WORK INSTRUCTION: Could you give the data below again exactly, apart from the pictures?

___ EXERCISE DATA

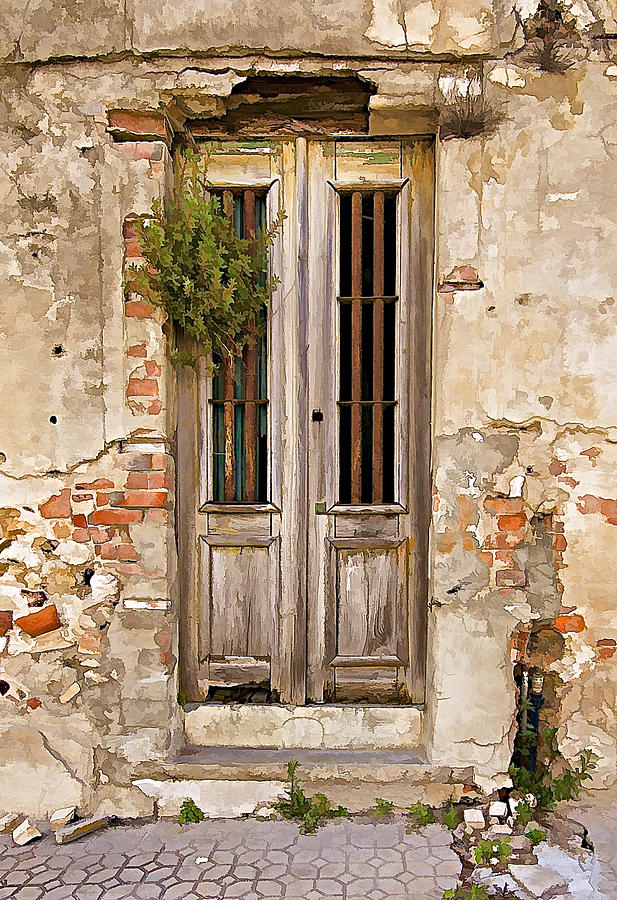Brick Photograph - Dilapidated Brown Wood Door Of Portugal by David Letts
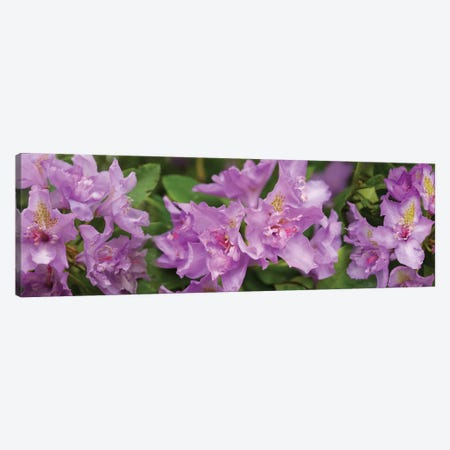 Close-Up Of Purple Rhododendron Flowers Canvas Print #PIM14496} by Panoramic Images Art Print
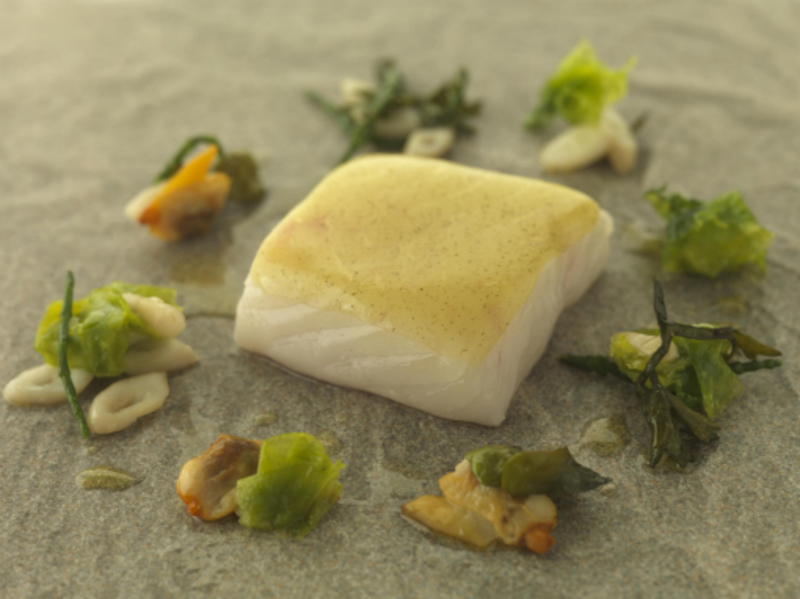 STEAMED FILLET OF GHIA HALIBUT CLAMS & SEA VEGETABLES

______

WRITTEN RESPONSE:
Brick Photograph - Dilapidated Brown Wood Door Of Portugal by David Letts
 Close-Up Of Purple Rhododendron Flowers Canvas Print #PIM14496} by Panoramic Images Art Print
 STEAMED FILLET OF GHIA HALIBUT CLAMS & SEA VEGETABLES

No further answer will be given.